=== TEXTE SOURCE ===
------------------------------

En réalité, la qualité de nos gens impressionne particulièrement, et nos soldats ainsi que leurs chefs sont compétents et sérieux à la tâche. De même le potentiel de notre équipement est satisfaisant et s'améliore, et à en pas douter nous traversons maintenant en quelque sorte une crise de richesses car nous essayons d'adopter une quantité importante d'équipement en peu de temps.

Cependant, tout n'est pas parfait. Vu la pénurie constante de ressources et le rythme élevé des opérations, le maintien en puissance de l'Armée de terre demeure un sujet de préoccupation. Bref, les tâches sont à mon avis trop nombreuses, et les ressources, insuffisantes pour assurer le maintien de l'Armée de terre à long terme, selon sa structure actuelle. La tension qui en résulte se fait sentir dans plusieurs domaines. Premièrement, nous mettons nos militaires à rude épreuve et indépendamment du rythme des opérations, nous sommes en présence d'un rythme très élevé des affectations, surtout parmi nos chefs. L'instruction collective ne suffit pas au maintien des compétences tactiques collectives et nous constatons un grave déclin des compétences dans certains domaines. Finalement, la santé morale de l'Armée de terre m'inquiète, en raison des bouleversements des dix dernières années. Nous faisons face à un sentiment d'incertitude engendré par les changements constants et à un sentiment de méfiance non négligeable à l'égard de la haute direction de l'Armée de terre.

Pour résumer la situation, je dirais donc que l'Armée de terre continue d'effectuer ses opérations avec succès mais qu'elle est en rupture d'équilibre et quelque peu fragile. Cela doit changer.


La voie à suivre
En vue d'affronter ces problèmes et bien d'autres, je veux m'appliquer à faire avancer l'Armée de terre. Nous ne pouvons pas, faute de temps, examiner en détail tous les problèmes qui se posent à nous mais j'aimerais m'entretenir de ce qui constitue selon moi les quatre principaux objectifs sur lesquels l'Armée de terre doit se concentrer. Permettez-moi d'abord de « baptiser le terrain » et de parler du cadre conceptuel de l'Armée de terre en évolution que nous utilisons.

Élaborer la structure des forces de l'avenir

Le premier objectif consiste à élaborer une structure des forces de l'avenir. Nous cherchons à atteindre deux objectifs : accroître la soutenabilité de l'Armée de terre et améliorer sa capacité opérationnelle.

Soutenabilité accrue. La soutenabilité accrue est un problème épineux. Nous devons comparer le besoin en ressources de l'Armée de terre aux ressources disponibles et, vu la marge de manœuvre restreinte de l'Armée de terre, cela se traduit presque certainement par un changement de structure et probablement une certaine réduction du personnel de la Force régulière. Toutefois, je dois également comparer le besoin en main-d'œuvre à un effectif toujours moins nombreux en raison d'une augmentation des départs, d'un recrutement décroissant, et d'un système d'instruction sous-équipé, en sous effectif. En cela aussi un changement structurel s'impose afin de produire un certain type de structure dotée d'un plus grand potentiel, mais nécessitant moins de ressources. (Se reporter à l'exemple du remplacement du Lynx).

------------------------------

=== DONNÉES CONSIGNÉES ===
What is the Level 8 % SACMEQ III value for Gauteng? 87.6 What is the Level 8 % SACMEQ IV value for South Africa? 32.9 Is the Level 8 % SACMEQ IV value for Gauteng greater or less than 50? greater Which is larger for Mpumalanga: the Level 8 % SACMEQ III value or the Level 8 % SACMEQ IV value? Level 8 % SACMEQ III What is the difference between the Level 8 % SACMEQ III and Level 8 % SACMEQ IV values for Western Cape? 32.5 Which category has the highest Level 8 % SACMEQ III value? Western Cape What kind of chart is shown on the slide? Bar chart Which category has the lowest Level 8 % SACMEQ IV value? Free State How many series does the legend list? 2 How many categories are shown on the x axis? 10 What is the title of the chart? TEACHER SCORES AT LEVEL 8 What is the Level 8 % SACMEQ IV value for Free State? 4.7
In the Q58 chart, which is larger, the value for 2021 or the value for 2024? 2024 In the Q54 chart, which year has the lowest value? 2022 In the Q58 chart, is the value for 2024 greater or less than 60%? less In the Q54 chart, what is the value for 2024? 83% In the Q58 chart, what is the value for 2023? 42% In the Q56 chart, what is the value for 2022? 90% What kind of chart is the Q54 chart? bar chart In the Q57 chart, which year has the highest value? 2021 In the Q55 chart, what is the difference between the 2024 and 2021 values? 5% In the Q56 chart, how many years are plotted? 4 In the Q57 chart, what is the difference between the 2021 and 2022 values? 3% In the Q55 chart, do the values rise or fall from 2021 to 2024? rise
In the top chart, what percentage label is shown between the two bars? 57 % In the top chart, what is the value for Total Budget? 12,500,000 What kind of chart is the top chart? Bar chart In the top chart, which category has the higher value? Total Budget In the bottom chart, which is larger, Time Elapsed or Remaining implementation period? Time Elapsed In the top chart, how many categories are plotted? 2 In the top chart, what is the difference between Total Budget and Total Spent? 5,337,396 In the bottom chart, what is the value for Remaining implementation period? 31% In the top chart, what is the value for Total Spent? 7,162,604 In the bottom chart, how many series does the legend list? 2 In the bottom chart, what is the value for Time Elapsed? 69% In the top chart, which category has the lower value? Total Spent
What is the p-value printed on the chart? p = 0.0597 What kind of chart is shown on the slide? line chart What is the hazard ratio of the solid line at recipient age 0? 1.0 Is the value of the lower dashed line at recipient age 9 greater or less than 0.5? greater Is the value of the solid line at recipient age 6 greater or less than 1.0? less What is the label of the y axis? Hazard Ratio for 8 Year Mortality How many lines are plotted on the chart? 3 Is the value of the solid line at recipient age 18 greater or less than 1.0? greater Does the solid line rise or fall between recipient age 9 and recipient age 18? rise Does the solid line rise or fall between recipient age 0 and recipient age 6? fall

------------------------------

=== TRAVAIL DEMANDÉ 1 ===
Résumez en deux phrases l'extrait consacré à l'Armée de terre.
=== TRAVAIL DEMANDÉ 2 ===
Poursuivez l'extrait consacré à l'Armée de terre au-delà de sa dernière phrase.

=== RÉPONSE RÉDIGÉE 1 ===
L'Armée de terre compte des soldats et des chefs compétents ainsi qu'un équipement qui s'améliore, mais la pénurie de ressources et le rythme élevé des opérations compromettent son maintien en puissance, éprouvent ses militaires, affaiblissent certaines compétences et font craindre pour sa santé morale. Le premier des quatre objectifs annoncés pour y remédier consiste à élaborer une structure des forces de l'avenir qui accroisse sa soutenabilité et améliore sa capacité opérationnelle, ce qui passera presque certainement par un changement de structure et probablement par une certaine réduction du personnel de la Force régulière.

=== RÉPONSE RÉDIGÉE 2 ===
Capacité opérationnelle. D'autre part, le changement structurel est l'une des principales conditions à remplir pour améliorer la capacité opérationnelle. À bien des égards, l'Armée de terre n'a pas suivi le rythme de la technologie en évolution et des besoins opérationnels et il faut implanter de nouvelles capacités. Ainsi, à l'ère de l'information, au moment où les opérations basées sur l'information ou les connaissances sont de plus en plus la règle, l'Armée de terre doit améliorer l'aide au commandement, les opérations d'information et son système ISTAR. D'autres rajustements internes s'imposeront dans le but d'accroître le potentiel de connaissances de l'Armée de terre, De même, sa structure correspond uniquement aux capacités nécessaires aux opérations de combat, alors qu'il faut également mener d'autres types d'opérations. Le général Krolak de l'USMC parle de guerre sur trois fronts, où la même unité doit mener à la fois des opérations humanitaires, des opérations de maintien de la paix et des opérations de combat dans un rayon de trois fronts. C'est le genre d'opérations que nous devons affronter et la capacité que nous devons posséder, et nous devons y adapter nos structures.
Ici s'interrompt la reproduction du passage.